» TASKS:
1. In the forum thread on tempo-sensitive articulation switching, what is the original tempo of the recording behind the measured tremolo keyswitch?
2. Mark each statement about the forum thread on tempo-sensitive articulation switching as yes or no, quoting the words of the thread that settle it. (a) The note length used in a condition is measured in seconds. (b) The first post concerns an expression map for East West Hollywood Strings Opus. (c) The poster wants the measured tremolo keyswitch to activate only when the tempo is within +/- 10 of the sample's speed.
3. Resume the forum thread on tempo-sensitive articulation switching after its final post.

» EXTRACTED TEXT:
Automatic tempo-sensitive articulation switching

Hello Everyone!

As I was setting up my Expression map for East West Symphonic Orchestra, I realized that in the Conditions I can only add a condition based on note length.

There are some patches that are designated fast for faster pieces, and it would be nice if there was a Conditional statement to allow for using a specific switch based on bpm or tempo markings.

I think you might misunderstand. The note length used in the condition is in seconds, so the tempo already has an impact. The same written note value is going to be a different number of seconds long at two different tempi, and so they might fall into different note length categories.

Thank you for your response @mducharme. While I do know that the note length based on tempo does change over all that was not what I am aiming for. Certain patches and/or samples that I have are designed to be played at specific tempos to sound better regardless of the note length and timing itself.
For example, if I have two samples where one is recorded at 120 bpm, and another is recorded at 92 bpm. I only want those samples to be selected when the tempo reaches that point regardless of the notes timing duration. I hope that I am explaining my idea clearly.
I look forward to hearing more responses. Thank you!

Which would you want to be chosen if your actual tempo were 108 bpm? (edit: or 93 bpm, or 119 bpm)

But if it is a single note, with a single attack and sustain, you aren’t going to hear the original tempo. You would only hear the difference if it was not just a single note but a pattern of some kind that was recorded, as the pattern would impose a pulse. So, what type of sample/patch are you talking about here?

I realize I had a poor example after reading back on my past posts. So, a better real-world example is as follows:
I am setting up an expression map on East West Hollywood Strings Opus. In the Master KS patch, there is the measured tremolo keyswitch. According to the East West manual I should keep this patch due to its time sync feature to +/- the original tempo of the recording which is 145 Bpm. So, what I want to do in my expression map is set a condition for this key switch to only activate when the tempo is within +/- 10 of the samples speed. Otherwise at other speeds I will use one of the other patches that I deem sounds better. Currently the Conditions section of the Keyswitchs only allows me to base this on note length which will not work for this current scenario. Please let me know if this explanation is a bit clearer and I am sorry for the previous confusion.

» RECORDED DATA:
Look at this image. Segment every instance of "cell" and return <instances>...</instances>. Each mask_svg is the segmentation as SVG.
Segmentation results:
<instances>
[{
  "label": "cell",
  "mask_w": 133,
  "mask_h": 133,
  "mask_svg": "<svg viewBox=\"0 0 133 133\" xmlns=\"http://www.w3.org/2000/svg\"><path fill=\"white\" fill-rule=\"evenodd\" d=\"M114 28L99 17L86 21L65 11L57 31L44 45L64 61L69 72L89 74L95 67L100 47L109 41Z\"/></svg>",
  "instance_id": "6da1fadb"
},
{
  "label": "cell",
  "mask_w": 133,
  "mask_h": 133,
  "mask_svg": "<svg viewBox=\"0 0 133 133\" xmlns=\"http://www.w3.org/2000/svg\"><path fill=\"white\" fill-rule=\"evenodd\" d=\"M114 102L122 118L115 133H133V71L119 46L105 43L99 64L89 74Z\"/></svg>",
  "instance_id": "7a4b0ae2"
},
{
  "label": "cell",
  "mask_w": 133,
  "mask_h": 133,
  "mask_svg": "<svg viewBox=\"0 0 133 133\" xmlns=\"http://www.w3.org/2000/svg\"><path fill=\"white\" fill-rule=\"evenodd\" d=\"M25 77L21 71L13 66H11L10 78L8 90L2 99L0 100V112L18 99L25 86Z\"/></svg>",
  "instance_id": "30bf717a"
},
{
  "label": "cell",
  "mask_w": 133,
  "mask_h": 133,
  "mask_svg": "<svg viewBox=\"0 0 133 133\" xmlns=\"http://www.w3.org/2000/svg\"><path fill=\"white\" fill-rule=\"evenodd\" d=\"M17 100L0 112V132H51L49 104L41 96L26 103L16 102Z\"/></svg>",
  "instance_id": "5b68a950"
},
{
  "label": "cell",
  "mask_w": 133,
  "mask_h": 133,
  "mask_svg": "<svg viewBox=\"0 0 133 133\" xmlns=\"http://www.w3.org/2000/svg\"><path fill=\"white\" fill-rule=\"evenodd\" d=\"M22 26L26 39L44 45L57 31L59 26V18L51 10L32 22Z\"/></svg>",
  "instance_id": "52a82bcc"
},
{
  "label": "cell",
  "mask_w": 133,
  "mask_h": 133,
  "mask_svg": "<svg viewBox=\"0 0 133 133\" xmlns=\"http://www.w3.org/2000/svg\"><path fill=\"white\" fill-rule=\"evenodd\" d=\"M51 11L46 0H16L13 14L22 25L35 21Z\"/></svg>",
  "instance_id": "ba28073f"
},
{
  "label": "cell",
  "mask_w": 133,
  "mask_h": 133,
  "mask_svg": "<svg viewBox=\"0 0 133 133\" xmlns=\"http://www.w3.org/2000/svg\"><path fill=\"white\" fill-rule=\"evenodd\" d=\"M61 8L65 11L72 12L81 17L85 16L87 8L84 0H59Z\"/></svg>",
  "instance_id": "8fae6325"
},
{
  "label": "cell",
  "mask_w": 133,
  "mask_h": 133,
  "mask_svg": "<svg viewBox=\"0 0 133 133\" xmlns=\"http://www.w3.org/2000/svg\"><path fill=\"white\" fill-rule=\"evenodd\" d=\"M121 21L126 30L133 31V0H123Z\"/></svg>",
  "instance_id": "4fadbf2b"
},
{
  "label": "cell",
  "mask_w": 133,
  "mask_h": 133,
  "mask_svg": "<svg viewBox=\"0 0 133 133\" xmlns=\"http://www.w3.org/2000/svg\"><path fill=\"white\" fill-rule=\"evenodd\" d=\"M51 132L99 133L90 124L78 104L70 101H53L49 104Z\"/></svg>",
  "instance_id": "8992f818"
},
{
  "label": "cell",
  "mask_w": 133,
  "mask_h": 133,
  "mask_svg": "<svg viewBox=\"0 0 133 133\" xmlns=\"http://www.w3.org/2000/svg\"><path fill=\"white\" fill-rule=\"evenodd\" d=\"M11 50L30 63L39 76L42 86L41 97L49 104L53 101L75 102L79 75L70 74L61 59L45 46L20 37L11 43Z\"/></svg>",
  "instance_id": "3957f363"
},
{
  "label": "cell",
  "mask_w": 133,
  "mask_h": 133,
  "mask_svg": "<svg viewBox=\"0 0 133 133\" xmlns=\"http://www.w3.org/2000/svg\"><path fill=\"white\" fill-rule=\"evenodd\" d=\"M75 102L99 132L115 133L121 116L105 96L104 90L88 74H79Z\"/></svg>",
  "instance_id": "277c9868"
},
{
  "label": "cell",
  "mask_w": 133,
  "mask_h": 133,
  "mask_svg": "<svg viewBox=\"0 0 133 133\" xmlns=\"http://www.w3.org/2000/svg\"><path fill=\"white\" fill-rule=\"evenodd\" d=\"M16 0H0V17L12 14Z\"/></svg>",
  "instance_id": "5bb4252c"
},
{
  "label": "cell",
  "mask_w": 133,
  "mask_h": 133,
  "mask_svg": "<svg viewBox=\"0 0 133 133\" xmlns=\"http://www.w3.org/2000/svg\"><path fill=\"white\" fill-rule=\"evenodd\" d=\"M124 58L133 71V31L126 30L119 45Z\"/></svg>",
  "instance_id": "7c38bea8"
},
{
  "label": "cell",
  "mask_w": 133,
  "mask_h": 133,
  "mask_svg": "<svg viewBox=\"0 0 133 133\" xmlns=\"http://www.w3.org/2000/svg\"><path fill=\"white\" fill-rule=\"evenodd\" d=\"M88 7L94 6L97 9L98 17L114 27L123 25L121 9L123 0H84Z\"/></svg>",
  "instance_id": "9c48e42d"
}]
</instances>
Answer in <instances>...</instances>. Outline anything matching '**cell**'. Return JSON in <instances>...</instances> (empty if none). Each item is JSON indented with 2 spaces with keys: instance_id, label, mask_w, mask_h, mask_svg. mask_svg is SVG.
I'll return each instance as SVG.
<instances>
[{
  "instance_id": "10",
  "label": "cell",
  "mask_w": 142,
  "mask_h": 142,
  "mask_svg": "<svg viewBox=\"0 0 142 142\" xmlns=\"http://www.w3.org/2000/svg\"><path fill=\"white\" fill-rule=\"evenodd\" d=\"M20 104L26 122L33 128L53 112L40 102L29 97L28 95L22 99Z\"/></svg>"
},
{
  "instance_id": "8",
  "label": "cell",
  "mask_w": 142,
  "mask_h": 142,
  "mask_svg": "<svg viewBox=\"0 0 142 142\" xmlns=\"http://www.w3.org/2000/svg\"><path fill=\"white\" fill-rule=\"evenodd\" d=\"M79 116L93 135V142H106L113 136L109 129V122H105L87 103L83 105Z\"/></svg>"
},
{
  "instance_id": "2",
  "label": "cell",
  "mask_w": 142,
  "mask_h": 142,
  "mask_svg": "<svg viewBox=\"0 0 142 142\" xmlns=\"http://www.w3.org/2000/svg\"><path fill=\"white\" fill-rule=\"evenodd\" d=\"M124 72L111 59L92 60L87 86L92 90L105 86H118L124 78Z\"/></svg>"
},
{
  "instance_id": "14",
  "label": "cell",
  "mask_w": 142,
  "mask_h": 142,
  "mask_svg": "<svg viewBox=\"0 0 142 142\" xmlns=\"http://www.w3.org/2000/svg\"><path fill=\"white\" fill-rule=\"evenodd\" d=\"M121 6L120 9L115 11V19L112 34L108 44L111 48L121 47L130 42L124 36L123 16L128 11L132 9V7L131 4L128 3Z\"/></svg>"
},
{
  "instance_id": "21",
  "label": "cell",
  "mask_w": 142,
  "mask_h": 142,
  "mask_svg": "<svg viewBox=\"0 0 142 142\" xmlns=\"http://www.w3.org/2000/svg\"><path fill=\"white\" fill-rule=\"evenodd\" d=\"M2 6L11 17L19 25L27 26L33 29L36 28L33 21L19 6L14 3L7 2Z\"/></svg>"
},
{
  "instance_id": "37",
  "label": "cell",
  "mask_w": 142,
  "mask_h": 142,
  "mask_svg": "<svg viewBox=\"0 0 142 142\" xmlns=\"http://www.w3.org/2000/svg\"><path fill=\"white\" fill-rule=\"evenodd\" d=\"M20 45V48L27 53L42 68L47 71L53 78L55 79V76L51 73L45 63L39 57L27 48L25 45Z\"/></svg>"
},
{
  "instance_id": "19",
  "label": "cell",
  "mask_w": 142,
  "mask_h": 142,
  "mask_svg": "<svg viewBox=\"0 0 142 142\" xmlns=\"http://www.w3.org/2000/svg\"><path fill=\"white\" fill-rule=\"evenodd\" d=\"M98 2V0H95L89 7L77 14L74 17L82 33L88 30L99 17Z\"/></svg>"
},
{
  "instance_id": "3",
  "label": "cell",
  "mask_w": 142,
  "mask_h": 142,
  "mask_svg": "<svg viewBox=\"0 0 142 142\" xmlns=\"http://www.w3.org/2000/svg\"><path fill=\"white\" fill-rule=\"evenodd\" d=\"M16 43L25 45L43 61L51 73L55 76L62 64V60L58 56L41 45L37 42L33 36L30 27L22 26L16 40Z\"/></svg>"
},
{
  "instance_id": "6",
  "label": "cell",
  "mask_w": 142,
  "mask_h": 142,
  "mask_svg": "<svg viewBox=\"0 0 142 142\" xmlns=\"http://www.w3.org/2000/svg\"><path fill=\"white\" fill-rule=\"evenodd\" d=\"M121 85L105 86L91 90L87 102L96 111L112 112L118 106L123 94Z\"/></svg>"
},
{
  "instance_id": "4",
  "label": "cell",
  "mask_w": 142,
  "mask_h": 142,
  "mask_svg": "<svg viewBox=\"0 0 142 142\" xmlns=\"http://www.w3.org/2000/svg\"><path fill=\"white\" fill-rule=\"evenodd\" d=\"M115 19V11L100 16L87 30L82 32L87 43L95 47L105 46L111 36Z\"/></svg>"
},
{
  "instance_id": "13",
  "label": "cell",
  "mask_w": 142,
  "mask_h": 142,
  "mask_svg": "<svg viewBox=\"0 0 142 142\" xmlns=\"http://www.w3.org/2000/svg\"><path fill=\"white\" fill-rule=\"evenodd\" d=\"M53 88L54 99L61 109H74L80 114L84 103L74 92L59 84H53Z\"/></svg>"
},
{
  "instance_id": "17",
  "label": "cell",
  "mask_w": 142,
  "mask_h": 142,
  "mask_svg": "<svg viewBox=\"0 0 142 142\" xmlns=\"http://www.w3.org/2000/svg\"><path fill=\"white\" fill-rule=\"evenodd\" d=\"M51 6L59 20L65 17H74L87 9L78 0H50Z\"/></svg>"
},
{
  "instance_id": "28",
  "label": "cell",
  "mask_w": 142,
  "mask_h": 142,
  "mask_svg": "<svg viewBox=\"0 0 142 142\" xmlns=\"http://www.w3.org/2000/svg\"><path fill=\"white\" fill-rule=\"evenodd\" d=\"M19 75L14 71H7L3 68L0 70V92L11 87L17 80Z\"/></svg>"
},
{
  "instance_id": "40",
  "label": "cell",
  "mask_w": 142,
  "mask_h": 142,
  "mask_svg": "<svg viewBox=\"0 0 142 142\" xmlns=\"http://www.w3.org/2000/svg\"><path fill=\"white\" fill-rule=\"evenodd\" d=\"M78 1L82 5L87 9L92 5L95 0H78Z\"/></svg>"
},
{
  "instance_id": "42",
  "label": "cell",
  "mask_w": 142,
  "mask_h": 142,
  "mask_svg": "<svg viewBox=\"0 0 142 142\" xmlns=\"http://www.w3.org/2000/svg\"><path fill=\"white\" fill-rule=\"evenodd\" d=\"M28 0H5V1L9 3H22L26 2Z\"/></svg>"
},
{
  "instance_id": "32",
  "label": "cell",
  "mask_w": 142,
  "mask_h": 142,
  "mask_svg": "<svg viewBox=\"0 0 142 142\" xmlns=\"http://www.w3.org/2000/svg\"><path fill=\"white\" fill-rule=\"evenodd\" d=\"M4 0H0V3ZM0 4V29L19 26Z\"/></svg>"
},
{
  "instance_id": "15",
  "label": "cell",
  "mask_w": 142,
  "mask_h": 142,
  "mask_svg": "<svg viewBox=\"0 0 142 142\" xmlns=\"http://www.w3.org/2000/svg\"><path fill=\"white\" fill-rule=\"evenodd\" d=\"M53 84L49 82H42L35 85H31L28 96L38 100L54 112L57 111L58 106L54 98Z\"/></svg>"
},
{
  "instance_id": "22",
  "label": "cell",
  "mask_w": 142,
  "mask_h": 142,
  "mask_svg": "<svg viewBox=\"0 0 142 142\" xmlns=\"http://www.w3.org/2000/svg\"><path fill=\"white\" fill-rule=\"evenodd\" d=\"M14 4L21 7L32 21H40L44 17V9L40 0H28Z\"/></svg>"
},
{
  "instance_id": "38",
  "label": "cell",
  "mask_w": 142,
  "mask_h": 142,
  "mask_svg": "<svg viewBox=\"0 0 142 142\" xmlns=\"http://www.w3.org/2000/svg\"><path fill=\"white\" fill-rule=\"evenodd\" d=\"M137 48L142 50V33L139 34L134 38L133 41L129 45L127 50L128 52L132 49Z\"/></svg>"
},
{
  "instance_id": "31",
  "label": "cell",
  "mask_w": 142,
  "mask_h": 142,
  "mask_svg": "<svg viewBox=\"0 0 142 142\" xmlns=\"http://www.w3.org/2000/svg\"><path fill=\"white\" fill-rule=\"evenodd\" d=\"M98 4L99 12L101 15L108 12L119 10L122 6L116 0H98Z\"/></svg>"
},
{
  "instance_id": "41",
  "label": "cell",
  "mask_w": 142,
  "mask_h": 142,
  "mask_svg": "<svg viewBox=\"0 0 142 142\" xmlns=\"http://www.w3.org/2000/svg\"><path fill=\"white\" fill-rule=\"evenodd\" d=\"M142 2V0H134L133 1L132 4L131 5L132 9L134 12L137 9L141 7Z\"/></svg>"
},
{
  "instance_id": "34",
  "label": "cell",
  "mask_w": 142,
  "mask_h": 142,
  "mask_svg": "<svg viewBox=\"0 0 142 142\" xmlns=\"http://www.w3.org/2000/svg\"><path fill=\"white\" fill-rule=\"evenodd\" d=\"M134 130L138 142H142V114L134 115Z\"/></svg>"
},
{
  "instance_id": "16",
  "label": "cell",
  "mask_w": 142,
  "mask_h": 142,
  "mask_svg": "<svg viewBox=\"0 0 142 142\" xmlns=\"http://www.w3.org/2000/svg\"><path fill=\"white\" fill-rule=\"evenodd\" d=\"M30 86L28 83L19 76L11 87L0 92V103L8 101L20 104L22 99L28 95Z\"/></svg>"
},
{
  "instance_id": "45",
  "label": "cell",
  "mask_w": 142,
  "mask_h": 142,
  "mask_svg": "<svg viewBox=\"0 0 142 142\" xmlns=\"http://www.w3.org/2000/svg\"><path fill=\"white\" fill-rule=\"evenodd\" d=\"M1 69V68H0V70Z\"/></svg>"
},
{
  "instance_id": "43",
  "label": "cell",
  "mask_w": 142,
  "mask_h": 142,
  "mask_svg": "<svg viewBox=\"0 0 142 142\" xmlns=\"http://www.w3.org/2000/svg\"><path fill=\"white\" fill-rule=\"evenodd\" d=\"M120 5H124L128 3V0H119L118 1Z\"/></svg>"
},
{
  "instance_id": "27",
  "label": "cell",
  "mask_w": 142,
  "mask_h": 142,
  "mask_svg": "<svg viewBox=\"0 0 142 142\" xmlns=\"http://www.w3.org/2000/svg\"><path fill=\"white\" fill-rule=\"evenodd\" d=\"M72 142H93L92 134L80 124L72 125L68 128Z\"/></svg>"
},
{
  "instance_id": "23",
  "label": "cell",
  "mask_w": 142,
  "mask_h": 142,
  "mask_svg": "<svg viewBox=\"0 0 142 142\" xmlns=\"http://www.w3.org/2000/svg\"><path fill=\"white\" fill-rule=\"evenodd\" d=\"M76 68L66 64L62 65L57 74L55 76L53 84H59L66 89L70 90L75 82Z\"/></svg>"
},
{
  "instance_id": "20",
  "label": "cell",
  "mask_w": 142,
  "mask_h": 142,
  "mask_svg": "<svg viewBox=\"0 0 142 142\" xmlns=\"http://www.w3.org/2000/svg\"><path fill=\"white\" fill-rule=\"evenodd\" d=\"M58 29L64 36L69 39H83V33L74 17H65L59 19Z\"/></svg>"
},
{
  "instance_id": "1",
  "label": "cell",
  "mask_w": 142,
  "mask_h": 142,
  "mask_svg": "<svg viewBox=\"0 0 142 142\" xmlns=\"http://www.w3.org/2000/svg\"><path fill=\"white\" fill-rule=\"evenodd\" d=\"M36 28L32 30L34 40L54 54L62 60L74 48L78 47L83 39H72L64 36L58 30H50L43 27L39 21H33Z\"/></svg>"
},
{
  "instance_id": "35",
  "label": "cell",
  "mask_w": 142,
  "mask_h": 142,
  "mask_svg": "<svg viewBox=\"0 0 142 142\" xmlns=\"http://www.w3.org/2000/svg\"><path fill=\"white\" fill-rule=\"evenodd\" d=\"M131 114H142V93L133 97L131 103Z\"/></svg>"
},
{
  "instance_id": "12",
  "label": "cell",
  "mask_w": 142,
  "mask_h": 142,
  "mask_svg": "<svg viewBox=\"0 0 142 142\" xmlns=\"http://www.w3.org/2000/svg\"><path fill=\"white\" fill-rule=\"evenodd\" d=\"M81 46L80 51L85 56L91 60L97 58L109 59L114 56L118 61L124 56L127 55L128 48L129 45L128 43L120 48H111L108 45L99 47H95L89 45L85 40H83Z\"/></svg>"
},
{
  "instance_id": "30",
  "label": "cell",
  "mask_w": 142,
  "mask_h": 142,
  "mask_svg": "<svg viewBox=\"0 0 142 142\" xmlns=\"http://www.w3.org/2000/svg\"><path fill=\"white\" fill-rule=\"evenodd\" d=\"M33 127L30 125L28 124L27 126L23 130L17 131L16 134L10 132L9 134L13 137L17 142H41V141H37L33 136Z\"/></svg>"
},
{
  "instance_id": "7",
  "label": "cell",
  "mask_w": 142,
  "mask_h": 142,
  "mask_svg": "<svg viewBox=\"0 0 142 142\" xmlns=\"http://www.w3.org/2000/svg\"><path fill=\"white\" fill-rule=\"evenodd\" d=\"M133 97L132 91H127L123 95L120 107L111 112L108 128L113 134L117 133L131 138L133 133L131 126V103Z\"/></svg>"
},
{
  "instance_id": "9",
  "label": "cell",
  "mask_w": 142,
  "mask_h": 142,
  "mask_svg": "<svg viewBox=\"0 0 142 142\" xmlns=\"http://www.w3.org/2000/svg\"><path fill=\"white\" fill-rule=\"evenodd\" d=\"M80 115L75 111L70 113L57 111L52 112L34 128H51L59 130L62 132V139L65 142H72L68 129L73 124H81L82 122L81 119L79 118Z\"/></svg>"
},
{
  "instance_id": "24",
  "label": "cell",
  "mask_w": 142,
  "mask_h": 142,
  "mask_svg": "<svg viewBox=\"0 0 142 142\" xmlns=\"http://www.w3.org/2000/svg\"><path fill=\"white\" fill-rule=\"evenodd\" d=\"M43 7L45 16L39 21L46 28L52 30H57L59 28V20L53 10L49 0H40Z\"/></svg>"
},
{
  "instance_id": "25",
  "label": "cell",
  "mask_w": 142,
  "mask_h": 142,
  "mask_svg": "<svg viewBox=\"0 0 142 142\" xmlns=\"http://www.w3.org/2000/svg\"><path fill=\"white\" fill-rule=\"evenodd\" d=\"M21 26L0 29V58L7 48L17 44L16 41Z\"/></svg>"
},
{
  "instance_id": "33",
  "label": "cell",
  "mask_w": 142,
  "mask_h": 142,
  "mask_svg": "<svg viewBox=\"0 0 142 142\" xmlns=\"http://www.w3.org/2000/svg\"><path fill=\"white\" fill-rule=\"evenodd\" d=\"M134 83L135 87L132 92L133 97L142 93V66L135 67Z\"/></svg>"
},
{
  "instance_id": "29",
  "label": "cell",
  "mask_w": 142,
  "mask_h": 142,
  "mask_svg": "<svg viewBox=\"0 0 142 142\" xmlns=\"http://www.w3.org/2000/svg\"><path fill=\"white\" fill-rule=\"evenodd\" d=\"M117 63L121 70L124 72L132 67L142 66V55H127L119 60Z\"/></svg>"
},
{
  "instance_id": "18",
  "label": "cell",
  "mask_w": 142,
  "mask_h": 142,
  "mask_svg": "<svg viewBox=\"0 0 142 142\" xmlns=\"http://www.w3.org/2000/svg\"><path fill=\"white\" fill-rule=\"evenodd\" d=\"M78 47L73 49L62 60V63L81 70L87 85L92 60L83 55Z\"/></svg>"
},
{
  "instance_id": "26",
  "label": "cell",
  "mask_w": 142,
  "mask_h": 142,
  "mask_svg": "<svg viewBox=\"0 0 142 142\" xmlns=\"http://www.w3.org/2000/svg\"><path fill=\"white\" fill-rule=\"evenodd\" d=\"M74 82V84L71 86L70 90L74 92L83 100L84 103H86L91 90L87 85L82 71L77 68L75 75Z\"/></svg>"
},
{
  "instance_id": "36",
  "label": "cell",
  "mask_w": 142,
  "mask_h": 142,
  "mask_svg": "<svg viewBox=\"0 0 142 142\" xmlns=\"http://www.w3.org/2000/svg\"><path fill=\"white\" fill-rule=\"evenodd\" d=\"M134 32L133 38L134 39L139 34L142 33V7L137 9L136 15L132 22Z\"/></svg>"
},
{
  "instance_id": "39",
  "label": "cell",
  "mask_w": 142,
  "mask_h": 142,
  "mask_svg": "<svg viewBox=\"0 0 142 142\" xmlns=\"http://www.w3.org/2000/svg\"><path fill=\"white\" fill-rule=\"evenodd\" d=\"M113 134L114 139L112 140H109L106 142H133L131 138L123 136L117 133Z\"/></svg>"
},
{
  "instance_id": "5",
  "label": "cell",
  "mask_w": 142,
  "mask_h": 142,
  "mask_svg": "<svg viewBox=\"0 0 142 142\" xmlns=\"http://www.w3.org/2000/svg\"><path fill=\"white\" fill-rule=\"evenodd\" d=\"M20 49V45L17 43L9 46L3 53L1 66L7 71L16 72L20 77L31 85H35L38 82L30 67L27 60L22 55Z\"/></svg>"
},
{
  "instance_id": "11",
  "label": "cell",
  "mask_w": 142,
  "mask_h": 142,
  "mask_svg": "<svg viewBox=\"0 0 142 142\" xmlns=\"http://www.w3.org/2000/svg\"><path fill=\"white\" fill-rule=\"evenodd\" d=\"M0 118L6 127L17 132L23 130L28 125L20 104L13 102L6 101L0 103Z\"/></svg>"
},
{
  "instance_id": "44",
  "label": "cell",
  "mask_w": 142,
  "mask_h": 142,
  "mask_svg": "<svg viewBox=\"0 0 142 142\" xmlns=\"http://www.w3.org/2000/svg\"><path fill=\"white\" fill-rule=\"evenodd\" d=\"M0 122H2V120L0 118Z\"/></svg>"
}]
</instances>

» OUTPUTS FOR THE TASKS:
1. 145 bpm.

2.
(a) Yes: "The note length used in the condition is in seconds"
(b) No: "I was setting up my Expression map for East West Symphonic Orchestra"
(c) Yes: "set a condition for this key switch to only activate when the tempo is within +/- 10 of the samples speed"

3.
The best way of doing this is to create hidden playing techniques with the various speeds, and have them associated with playback techniques for those different variants (tempi), and then manually select the one you want by adding that playing technique to that point in the score instead of expecting them to be selected automatically. You would need to do it this way in a DAW too, so it is really no different.

There are some serious performance limitations as every time you add a note to a score, Dorico has to read the expression map to determine what to do in this case. At least in older versions, with people on really old/weak computers, they often had to change playback templates to “Silence” to increase Dorico performance to satisfactory levels for really big scores. So even though we might want a whole ton of additional conditions added, they have to be careful as to not add a condition that will make working in Dorico much too slow. I believe that’s the main reason we don’t have a ton of conditions available in the list at the moment, and instead we have these rather straightforward but imprecise categories for note length (very long, long, medium, short, very short), presumably because they fit nicely into an enumerated type as integers and are faster for processing over a large score. After all, it’s no good if it has all these features if it makes it too slow to be usable.

An even better approach would be if EastWest could create a way to allow selection between these various patches in a tempo-based way in the Opus sampler itself (a sort of “tempo switching”). It should be relatively easy for them to build that support into Opus, without incurring the performance penalty that Dorico would have with a similar task.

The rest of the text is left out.